Postos de B2 já funcionam em Belo Horizonte
Em Belo Horizonte (MG), funcionam os dois primeiros postos de combustível com a mistura B2, ou seja, 2% de biodiesel misturado a 98% de diesel convencional.
De acordo com o gerente de Operações de Bases, da rede Ale de combustíveis, Carlos Augusto de Carvalho,hoje ainda não há problemas para atender à demanda pelo produto. "Vendemos cerca de 2 mil litros/mês de biodiesel",comenta.
Para o futuro, porém, Cavalho acredita que a oferta de matéria-prima possa ficar aquém das necessidades. "Pode-se fazer biodiesel de praticamente toda oleaginosa,por isso acreditamos que, no futuro,o combustível seja um blend de diversas matérias-primas." A expansão do biodiesel, segundo ele, faz parte da estratégia da empresa. "Temos certeza de que, para os próximos cinco anos, o crescimento será enorme", avalia. Carvalho, entretanto, acredita que incentivos sejam necessários para tornar viável a produção. "Nesse ritmo é provável que a meta obrigatória de 2% de biodiesel na mistura convencional não seja alcançada", diz.

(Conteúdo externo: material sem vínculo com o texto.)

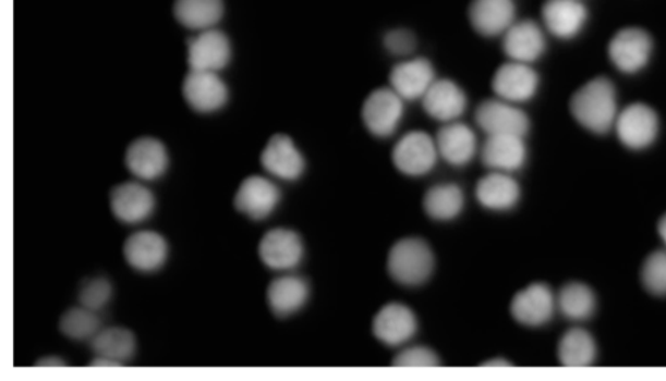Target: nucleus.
I'll return each instance as SVG.
<instances>
[{
  "label": "nucleus",
  "mask_w": 666,
  "mask_h": 381,
  "mask_svg": "<svg viewBox=\"0 0 666 381\" xmlns=\"http://www.w3.org/2000/svg\"><path fill=\"white\" fill-rule=\"evenodd\" d=\"M571 115L584 128L603 135L614 128L617 111L616 88L607 77H595L570 99Z\"/></svg>",
  "instance_id": "nucleus-1"
},
{
  "label": "nucleus",
  "mask_w": 666,
  "mask_h": 381,
  "mask_svg": "<svg viewBox=\"0 0 666 381\" xmlns=\"http://www.w3.org/2000/svg\"><path fill=\"white\" fill-rule=\"evenodd\" d=\"M435 258L425 239L408 237L397 241L389 250L387 269L396 283L416 286L426 283L434 271Z\"/></svg>",
  "instance_id": "nucleus-2"
},
{
  "label": "nucleus",
  "mask_w": 666,
  "mask_h": 381,
  "mask_svg": "<svg viewBox=\"0 0 666 381\" xmlns=\"http://www.w3.org/2000/svg\"><path fill=\"white\" fill-rule=\"evenodd\" d=\"M435 139L426 132L413 131L403 135L393 147L392 162L397 170L408 176H423L436 164Z\"/></svg>",
  "instance_id": "nucleus-3"
},
{
  "label": "nucleus",
  "mask_w": 666,
  "mask_h": 381,
  "mask_svg": "<svg viewBox=\"0 0 666 381\" xmlns=\"http://www.w3.org/2000/svg\"><path fill=\"white\" fill-rule=\"evenodd\" d=\"M362 120L375 137L387 138L399 128L403 99L389 86L370 93L362 106Z\"/></svg>",
  "instance_id": "nucleus-4"
},
{
  "label": "nucleus",
  "mask_w": 666,
  "mask_h": 381,
  "mask_svg": "<svg viewBox=\"0 0 666 381\" xmlns=\"http://www.w3.org/2000/svg\"><path fill=\"white\" fill-rule=\"evenodd\" d=\"M475 122L487 136L511 135L523 137L530 128L526 112L514 103L496 98L484 100L476 107Z\"/></svg>",
  "instance_id": "nucleus-5"
},
{
  "label": "nucleus",
  "mask_w": 666,
  "mask_h": 381,
  "mask_svg": "<svg viewBox=\"0 0 666 381\" xmlns=\"http://www.w3.org/2000/svg\"><path fill=\"white\" fill-rule=\"evenodd\" d=\"M654 42L641 28L618 30L608 46L610 62L623 73H635L647 65Z\"/></svg>",
  "instance_id": "nucleus-6"
},
{
  "label": "nucleus",
  "mask_w": 666,
  "mask_h": 381,
  "mask_svg": "<svg viewBox=\"0 0 666 381\" xmlns=\"http://www.w3.org/2000/svg\"><path fill=\"white\" fill-rule=\"evenodd\" d=\"M615 128L620 142L629 149H644L657 137V113L644 103L629 105L618 113Z\"/></svg>",
  "instance_id": "nucleus-7"
},
{
  "label": "nucleus",
  "mask_w": 666,
  "mask_h": 381,
  "mask_svg": "<svg viewBox=\"0 0 666 381\" xmlns=\"http://www.w3.org/2000/svg\"><path fill=\"white\" fill-rule=\"evenodd\" d=\"M540 86V76L526 63H504L496 70L493 78V90L497 98L510 103H522L533 98Z\"/></svg>",
  "instance_id": "nucleus-8"
},
{
  "label": "nucleus",
  "mask_w": 666,
  "mask_h": 381,
  "mask_svg": "<svg viewBox=\"0 0 666 381\" xmlns=\"http://www.w3.org/2000/svg\"><path fill=\"white\" fill-rule=\"evenodd\" d=\"M258 250L262 262L276 271L293 270L304 258V244L299 233L292 230L268 231L262 237Z\"/></svg>",
  "instance_id": "nucleus-9"
},
{
  "label": "nucleus",
  "mask_w": 666,
  "mask_h": 381,
  "mask_svg": "<svg viewBox=\"0 0 666 381\" xmlns=\"http://www.w3.org/2000/svg\"><path fill=\"white\" fill-rule=\"evenodd\" d=\"M556 298L550 287L543 283L531 284L518 292L510 304V314L518 323L529 327L543 325L554 317Z\"/></svg>",
  "instance_id": "nucleus-10"
},
{
  "label": "nucleus",
  "mask_w": 666,
  "mask_h": 381,
  "mask_svg": "<svg viewBox=\"0 0 666 381\" xmlns=\"http://www.w3.org/2000/svg\"><path fill=\"white\" fill-rule=\"evenodd\" d=\"M230 41L217 29L201 30L187 39V63L191 70L218 72L230 60Z\"/></svg>",
  "instance_id": "nucleus-11"
},
{
  "label": "nucleus",
  "mask_w": 666,
  "mask_h": 381,
  "mask_svg": "<svg viewBox=\"0 0 666 381\" xmlns=\"http://www.w3.org/2000/svg\"><path fill=\"white\" fill-rule=\"evenodd\" d=\"M419 330L415 314L408 306L391 303L383 306L373 320V333L388 346L407 344Z\"/></svg>",
  "instance_id": "nucleus-12"
},
{
  "label": "nucleus",
  "mask_w": 666,
  "mask_h": 381,
  "mask_svg": "<svg viewBox=\"0 0 666 381\" xmlns=\"http://www.w3.org/2000/svg\"><path fill=\"white\" fill-rule=\"evenodd\" d=\"M281 194L270 180L262 176H249L239 186L234 196L235 210L254 220L265 219L278 206Z\"/></svg>",
  "instance_id": "nucleus-13"
},
{
  "label": "nucleus",
  "mask_w": 666,
  "mask_h": 381,
  "mask_svg": "<svg viewBox=\"0 0 666 381\" xmlns=\"http://www.w3.org/2000/svg\"><path fill=\"white\" fill-rule=\"evenodd\" d=\"M183 95L192 109L211 112L227 102L228 90L217 72L191 70L184 78Z\"/></svg>",
  "instance_id": "nucleus-14"
},
{
  "label": "nucleus",
  "mask_w": 666,
  "mask_h": 381,
  "mask_svg": "<svg viewBox=\"0 0 666 381\" xmlns=\"http://www.w3.org/2000/svg\"><path fill=\"white\" fill-rule=\"evenodd\" d=\"M261 163L273 176L281 180H298L305 171V159L295 147L292 138L275 135L268 139L261 153Z\"/></svg>",
  "instance_id": "nucleus-15"
},
{
  "label": "nucleus",
  "mask_w": 666,
  "mask_h": 381,
  "mask_svg": "<svg viewBox=\"0 0 666 381\" xmlns=\"http://www.w3.org/2000/svg\"><path fill=\"white\" fill-rule=\"evenodd\" d=\"M435 79L434 66L425 58L403 60L389 73L391 88L403 100L422 99Z\"/></svg>",
  "instance_id": "nucleus-16"
},
{
  "label": "nucleus",
  "mask_w": 666,
  "mask_h": 381,
  "mask_svg": "<svg viewBox=\"0 0 666 381\" xmlns=\"http://www.w3.org/2000/svg\"><path fill=\"white\" fill-rule=\"evenodd\" d=\"M502 50L513 62L531 64L543 56L546 50V37L541 26L533 20L514 22L504 33Z\"/></svg>",
  "instance_id": "nucleus-17"
},
{
  "label": "nucleus",
  "mask_w": 666,
  "mask_h": 381,
  "mask_svg": "<svg viewBox=\"0 0 666 381\" xmlns=\"http://www.w3.org/2000/svg\"><path fill=\"white\" fill-rule=\"evenodd\" d=\"M110 206L120 222L134 224L149 218L156 207V198L146 186L138 183H123L111 190Z\"/></svg>",
  "instance_id": "nucleus-18"
},
{
  "label": "nucleus",
  "mask_w": 666,
  "mask_h": 381,
  "mask_svg": "<svg viewBox=\"0 0 666 381\" xmlns=\"http://www.w3.org/2000/svg\"><path fill=\"white\" fill-rule=\"evenodd\" d=\"M469 20L483 37L504 36L516 22V5L513 0H473Z\"/></svg>",
  "instance_id": "nucleus-19"
},
{
  "label": "nucleus",
  "mask_w": 666,
  "mask_h": 381,
  "mask_svg": "<svg viewBox=\"0 0 666 381\" xmlns=\"http://www.w3.org/2000/svg\"><path fill=\"white\" fill-rule=\"evenodd\" d=\"M428 116L443 123L456 122L467 111L468 98L459 85L450 79H435L422 98Z\"/></svg>",
  "instance_id": "nucleus-20"
},
{
  "label": "nucleus",
  "mask_w": 666,
  "mask_h": 381,
  "mask_svg": "<svg viewBox=\"0 0 666 381\" xmlns=\"http://www.w3.org/2000/svg\"><path fill=\"white\" fill-rule=\"evenodd\" d=\"M588 9L580 0H547L542 7L543 23L552 35L570 39L588 22Z\"/></svg>",
  "instance_id": "nucleus-21"
},
{
  "label": "nucleus",
  "mask_w": 666,
  "mask_h": 381,
  "mask_svg": "<svg viewBox=\"0 0 666 381\" xmlns=\"http://www.w3.org/2000/svg\"><path fill=\"white\" fill-rule=\"evenodd\" d=\"M125 164L134 176L144 180L158 179L167 170L166 147L157 138L141 137L128 147Z\"/></svg>",
  "instance_id": "nucleus-22"
},
{
  "label": "nucleus",
  "mask_w": 666,
  "mask_h": 381,
  "mask_svg": "<svg viewBox=\"0 0 666 381\" xmlns=\"http://www.w3.org/2000/svg\"><path fill=\"white\" fill-rule=\"evenodd\" d=\"M167 243L157 232L141 231L128 237L124 257L134 270L152 272L160 269L167 258Z\"/></svg>",
  "instance_id": "nucleus-23"
},
{
  "label": "nucleus",
  "mask_w": 666,
  "mask_h": 381,
  "mask_svg": "<svg viewBox=\"0 0 666 381\" xmlns=\"http://www.w3.org/2000/svg\"><path fill=\"white\" fill-rule=\"evenodd\" d=\"M526 145L523 137L511 135L488 136L482 147V160L488 169L514 172L526 162Z\"/></svg>",
  "instance_id": "nucleus-24"
},
{
  "label": "nucleus",
  "mask_w": 666,
  "mask_h": 381,
  "mask_svg": "<svg viewBox=\"0 0 666 381\" xmlns=\"http://www.w3.org/2000/svg\"><path fill=\"white\" fill-rule=\"evenodd\" d=\"M435 143L439 156L452 165H465L475 156V133L463 123H446L437 132Z\"/></svg>",
  "instance_id": "nucleus-25"
},
{
  "label": "nucleus",
  "mask_w": 666,
  "mask_h": 381,
  "mask_svg": "<svg viewBox=\"0 0 666 381\" xmlns=\"http://www.w3.org/2000/svg\"><path fill=\"white\" fill-rule=\"evenodd\" d=\"M475 196L477 202L486 209L506 211L513 209L520 200L521 189L509 173L494 171L477 182Z\"/></svg>",
  "instance_id": "nucleus-26"
},
{
  "label": "nucleus",
  "mask_w": 666,
  "mask_h": 381,
  "mask_svg": "<svg viewBox=\"0 0 666 381\" xmlns=\"http://www.w3.org/2000/svg\"><path fill=\"white\" fill-rule=\"evenodd\" d=\"M308 298V284L304 278L286 275L273 280L267 290V303L276 317L298 312Z\"/></svg>",
  "instance_id": "nucleus-27"
},
{
  "label": "nucleus",
  "mask_w": 666,
  "mask_h": 381,
  "mask_svg": "<svg viewBox=\"0 0 666 381\" xmlns=\"http://www.w3.org/2000/svg\"><path fill=\"white\" fill-rule=\"evenodd\" d=\"M174 16L190 29H210L223 15L221 0H174Z\"/></svg>",
  "instance_id": "nucleus-28"
},
{
  "label": "nucleus",
  "mask_w": 666,
  "mask_h": 381,
  "mask_svg": "<svg viewBox=\"0 0 666 381\" xmlns=\"http://www.w3.org/2000/svg\"><path fill=\"white\" fill-rule=\"evenodd\" d=\"M463 193L459 185L440 184L429 188L423 198V209L435 220H452L460 216L463 209Z\"/></svg>",
  "instance_id": "nucleus-29"
},
{
  "label": "nucleus",
  "mask_w": 666,
  "mask_h": 381,
  "mask_svg": "<svg viewBox=\"0 0 666 381\" xmlns=\"http://www.w3.org/2000/svg\"><path fill=\"white\" fill-rule=\"evenodd\" d=\"M556 304L565 318L581 322V320L589 319L595 311V293L586 284L568 283L558 293Z\"/></svg>",
  "instance_id": "nucleus-30"
},
{
  "label": "nucleus",
  "mask_w": 666,
  "mask_h": 381,
  "mask_svg": "<svg viewBox=\"0 0 666 381\" xmlns=\"http://www.w3.org/2000/svg\"><path fill=\"white\" fill-rule=\"evenodd\" d=\"M92 347L98 357L111 359L121 365L124 360L132 358L136 351V340L131 331L111 327V329L99 331L92 339Z\"/></svg>",
  "instance_id": "nucleus-31"
},
{
  "label": "nucleus",
  "mask_w": 666,
  "mask_h": 381,
  "mask_svg": "<svg viewBox=\"0 0 666 381\" xmlns=\"http://www.w3.org/2000/svg\"><path fill=\"white\" fill-rule=\"evenodd\" d=\"M557 356L564 366H589L594 362L596 356L595 341L588 331L571 329L558 343Z\"/></svg>",
  "instance_id": "nucleus-32"
},
{
  "label": "nucleus",
  "mask_w": 666,
  "mask_h": 381,
  "mask_svg": "<svg viewBox=\"0 0 666 381\" xmlns=\"http://www.w3.org/2000/svg\"><path fill=\"white\" fill-rule=\"evenodd\" d=\"M94 312L84 306L73 307L60 318V331L73 340L94 339L100 331V320Z\"/></svg>",
  "instance_id": "nucleus-33"
},
{
  "label": "nucleus",
  "mask_w": 666,
  "mask_h": 381,
  "mask_svg": "<svg viewBox=\"0 0 666 381\" xmlns=\"http://www.w3.org/2000/svg\"><path fill=\"white\" fill-rule=\"evenodd\" d=\"M641 278L645 290L650 293L656 296L666 294V250L651 253L645 258Z\"/></svg>",
  "instance_id": "nucleus-34"
},
{
  "label": "nucleus",
  "mask_w": 666,
  "mask_h": 381,
  "mask_svg": "<svg viewBox=\"0 0 666 381\" xmlns=\"http://www.w3.org/2000/svg\"><path fill=\"white\" fill-rule=\"evenodd\" d=\"M111 296L112 286L105 278L86 280L78 292L80 304L93 311L102 309L109 304Z\"/></svg>",
  "instance_id": "nucleus-35"
},
{
  "label": "nucleus",
  "mask_w": 666,
  "mask_h": 381,
  "mask_svg": "<svg viewBox=\"0 0 666 381\" xmlns=\"http://www.w3.org/2000/svg\"><path fill=\"white\" fill-rule=\"evenodd\" d=\"M392 364L403 367H434L439 366L440 360L432 349H428V347L413 346L397 354Z\"/></svg>",
  "instance_id": "nucleus-36"
},
{
  "label": "nucleus",
  "mask_w": 666,
  "mask_h": 381,
  "mask_svg": "<svg viewBox=\"0 0 666 381\" xmlns=\"http://www.w3.org/2000/svg\"><path fill=\"white\" fill-rule=\"evenodd\" d=\"M385 48L395 57H409L416 49V38L413 32L408 29L389 30L383 39Z\"/></svg>",
  "instance_id": "nucleus-37"
},
{
  "label": "nucleus",
  "mask_w": 666,
  "mask_h": 381,
  "mask_svg": "<svg viewBox=\"0 0 666 381\" xmlns=\"http://www.w3.org/2000/svg\"><path fill=\"white\" fill-rule=\"evenodd\" d=\"M657 232H658V235H661V237L664 241V244L666 246V213L661 219V222H658Z\"/></svg>",
  "instance_id": "nucleus-38"
},
{
  "label": "nucleus",
  "mask_w": 666,
  "mask_h": 381,
  "mask_svg": "<svg viewBox=\"0 0 666 381\" xmlns=\"http://www.w3.org/2000/svg\"><path fill=\"white\" fill-rule=\"evenodd\" d=\"M56 364L62 365V362H60V360H53V359L52 360L51 359H49V360H40V365H56Z\"/></svg>",
  "instance_id": "nucleus-39"
}]
</instances>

De acordo com Miguel Dabdoub, da USP, a questão do desenvolvimento do setor, além das questões tributárias, passa pela evolução do preço do petróleo
no mercado internacional. "É uma conta interessante: em 2003, tínhamos a soja cotada em R$ 45 reais a saca e o barril de petróleo a US$ 25. Hoje temos a soja a R$ 25 a saca e o petróleo a US$ 60", comenta. Na opinião de Dabdoub, quanto mais alto o valor do petróleo no mercado internacional, mais viável se torna o biodiesel.
"Trata-se de uma fonte de energia renovável que, no futuro será de muita importância para o desenvolvimento estratégico do País", avalia. "Temos tudo para sermos os maiores produtores de biodiesel no mundo, basta o programa ser visto com seriedade", afirma.